第84話 治癒魔法

 ――やーねー、女心をモノで釣ろうなんてさ!


 朝食のとき、イヨから細剣の話を聞いたキコが俺を揶揄う。

 無論、本心からの言葉ではない。それは分かっているが、あえて俺は反論する。


「キコ、これは真面目な話だ。残念だがパープルが抜ける以上、戦力の低下は免れない。パーティーの強化は俺達の至上命題だろ?俺やモーリーならオーククラスでもなんとか捌けるが、イヨは違うんだ」


 そこで一度言葉を切った俺は、皆を見回す。

 パープルも含め誰からも否やはない。が、パープル本人がいる場でのタブーめいた正論にキコとパープルを除く4人は若干引き気味だ。


 まぁ、そうなるわな――


 だが、俺は少しでも早くこのことを皆から意識してもらいたかった。なにせ魔法の天才が抜け、俺達の戦力は確実に低下するのだから。

 俺はさらに言葉を続ける。


「だが、イヨにあの細剣があれば前衛を抜かれても少しは安心だからな。イヨを乱戦に巻き込むつもりはないが、リョクジュのあの細剣なら――上手くすりゃオーガだって一突きで倒せるんだぜ?」

「ライホー、アンタは正しいよ。確かにアタシらの戦力低下は免れない。それにパープルだってこんな話を裏でコソコソとされるより、自分がいる場で堂々とされた方がいい……そうなんでしょ?」


 キコのその問い掛けに、口元に僅かな笑みを浮かべたパープルは静かに頷く。


「だから私も今晩にでも話そうと思ってたんだけど、ライホーに先を越されちゃったね」


 そう言ってキコは、ゆっくりとパーティーメンバー一人一人と視線を交わし、真面目な口調で語り出す。

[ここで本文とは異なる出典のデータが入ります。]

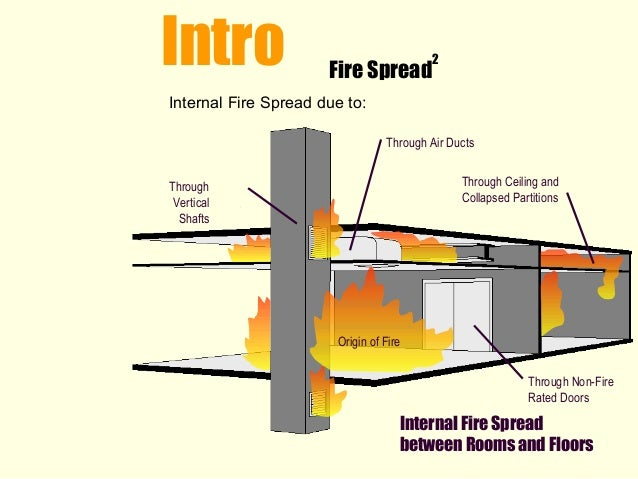 1 Fire Safety Design Principles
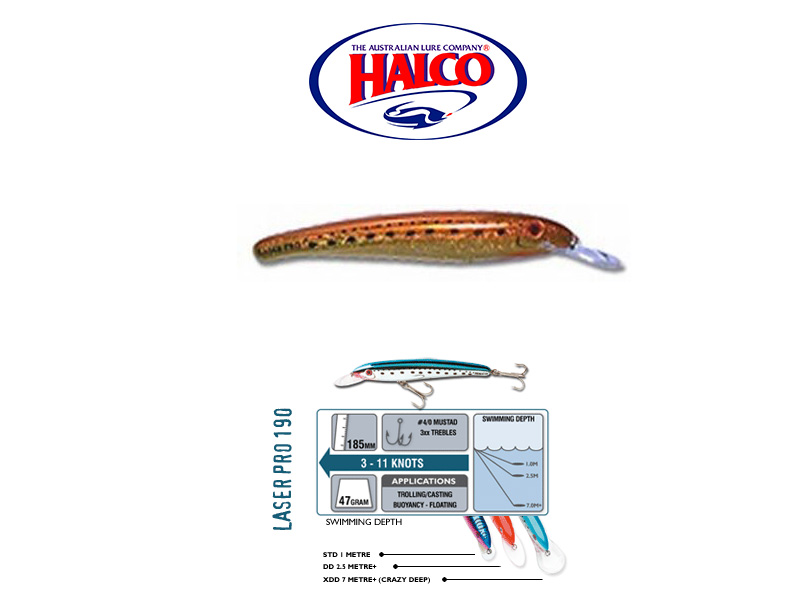 Halco Laser Pro 190 DD (185mm, 47gr, Color: H70)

「さぁ、皆、よく聞いて。今、ライホーが言ったことに私も同意する。パープルが研究所入りすることはとても嬉しい。その気持ちは本当だけど、一方でパーティーの戦力が低下することも事実。私達はその事実を正面から受け止めなきゃならない。ライホーは早速動いてくれたみたいだけど、他の皆にもそうあることを期待する。そんなにシャカリキになる必要はないけど、皆が少しずつ気に留めていてもらいたいんだ。そして私達がそうあることで、結果としてパープルも心置きなく先へ進むことができる。じゃ、頼んだよ、皆!」


 鹿爪らしい表情でそう言い切ったキコは、そこでニヤリとイヤらしい笑みを浮かべてから更に言葉を継ぐ。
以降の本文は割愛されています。